## WHAT NEEDS TO BE DONE
Reproduce the food safety commentary below word for word, from its title through the final sentence.

— start DOCUMENT TEXT —

Food Safety Can’t Be a Premium

With news of the Family Dollar recall, Darin Detwiler writes that all consumers have a right to equal access of safe food.

Darin Detwiler is Associate Professor, College of Professional Studies, Northeastern University

Food safety culture and regulatory compliance should support all consumers being provided with an equal access to safe food. To achieve this, we must hold all food companies and retailers to a minimum standard of food safety.

Simply put, food safety should not be a premium.

Consumers may wish to spend more on food based on certifications, such as kosher or organic, or for foods that come from brand name labels or high-end retailers. However, consumers should not need to choose between one source or another when it comes to putting safe food on the family table.

The Food and Drug Administration’s (FDA) Feb. 18 announcement, “Family Dollar Stores Issues Voluntary Recall of Certain FDA-Regulated Products in Six States Including Drugs, Devices, Cosmetics, Foods,” describes a “voluntary retail level product recall” of items that were stored and shipped to 404 stores across six states over the past 13 months due to unsanitary conditions at a company distribution center.

The FDA announcement includes a note about Family Dollar describing the company as, “Helping families save on the items they need with everyday low prices.”

Helping families save money on their food items cannot be accomplished through lack of food safety and sanitation standards. In an interview with USA Today, company spokesperson Kayleigh Campbell stated: “We take situations like this very seriously and are committed to providing safe and quality products to our customer.”

This commitment from the company is contradicted by FDA investigation findings detailed in the Feb. 18 news release, “FDA Alerts the Public to Potentially Contaminated Products from Family Dollar Stores in Six States.” Here, the agency described conditions observed during their inspection of the company’s distribution center as having included “… live rodents, dead rodents in various states of decay, rodent feces and urine, evidence of gnawing, nesting and rodent odors throughout the facility, dead birds and bird droppings and products stored in conditions that did not protect against contamination.”

— end DOCUMENT TEXT —
— start DATA SEGMENT —

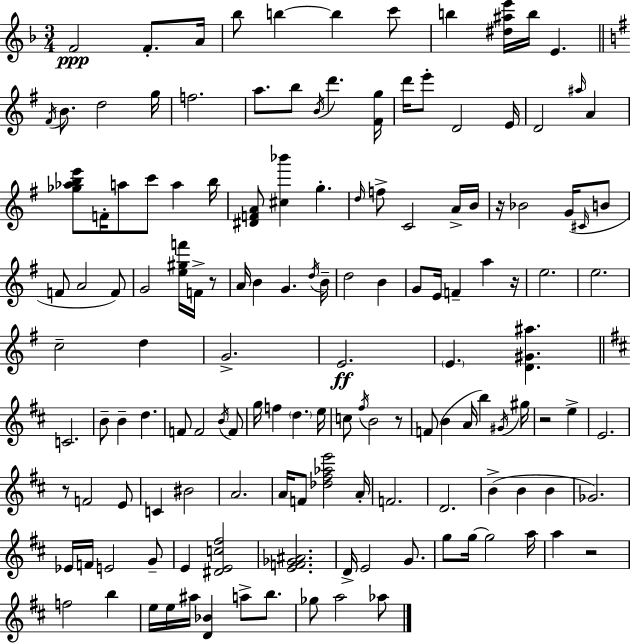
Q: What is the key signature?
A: D minor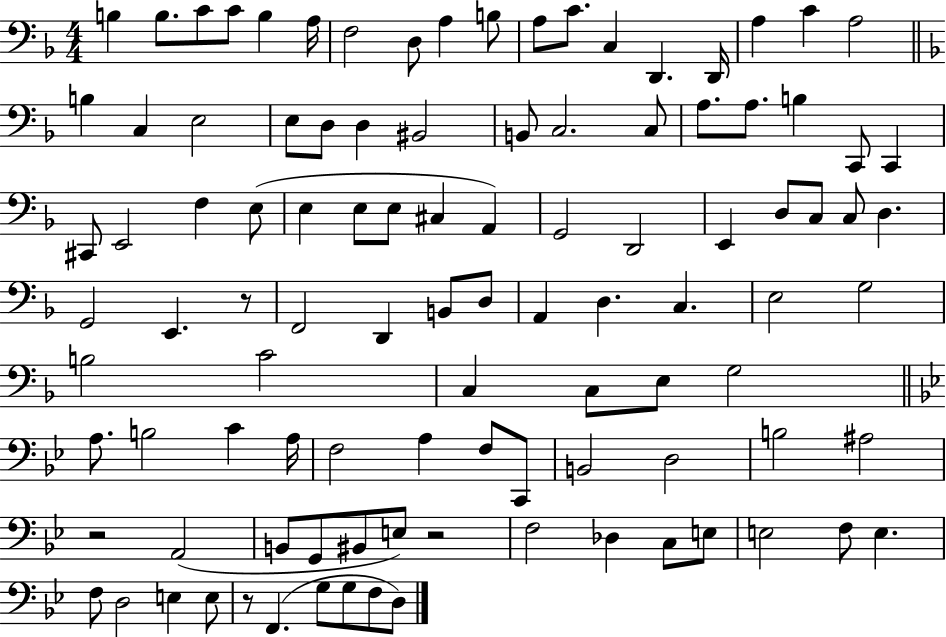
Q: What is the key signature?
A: F major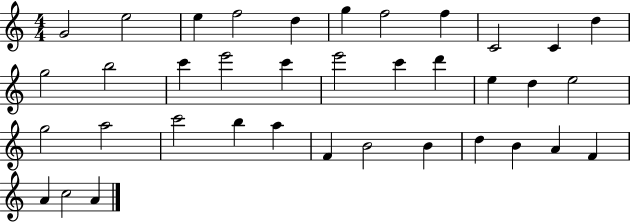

— end DATA SEGMENT —

## SOLUTION TO THE PROBLEM
Food Safety Can’t Be a Premium

With news of the Family Dollar recall, Darin Detwiler writes that all consumers have a right to equal access of safe food.

Darin Detwiler is Associate Professor, College of Professional Studies, Northeastern University

Food safety culture and regulatory compliance should support all consumers being provided with an equal access to safe food. To achieve this, we must hold all food companies and retailers to a minimum standard of food safety.

Simply put, food safety should not be a premium.

Consumers may wish to spend more on food based on certifications, such as kosher or organic, or for foods that come from brand name labels or high-end retailers. However, consumers should not need to choose between one source or another when it comes to putting safe food on the family table.

The Food and Drug Administration’s (FDA) Feb. 18 announcement, “Family Dollar Stores Issues Voluntary Recall of Certain FDA-Regulated Products in Six States Including Drugs, Devices, Cosmetics, Foods,” describes a “voluntary retail level product recall” of items that were stored and shipped to 404 stores across six states over the past 13 months due to unsanitary conditions at a company distribution center.

The FDA announcement includes a note about Family Dollar describing the company as, “Helping families save on the items they need with everyday low prices.”

Helping families save money on their food items cannot be accomplished through lack of food safety and sanitation standards. In an interview with USA Today, company spokesperson Kayleigh Campbell stated: “We take situations like this very seriously and are committed to providing safe and quality products to our customer.”

This commitment from the company is contradicted by FDA investigation findings detailed in the Feb. 18 news release, “FDA Alerts the Public to Potentially Contaminated Products from Family Dollar Stores in Six States.” Here, the agency described conditions observed during their inspection of the company’s distribution center as having included “… live rodents, dead rodents in various states of decay, rodent feces and urine, evidence of gnawing, nesting and rodent odors throughout the facility, dead birds and bird droppings and products stored in conditions that did not protect against contamination.”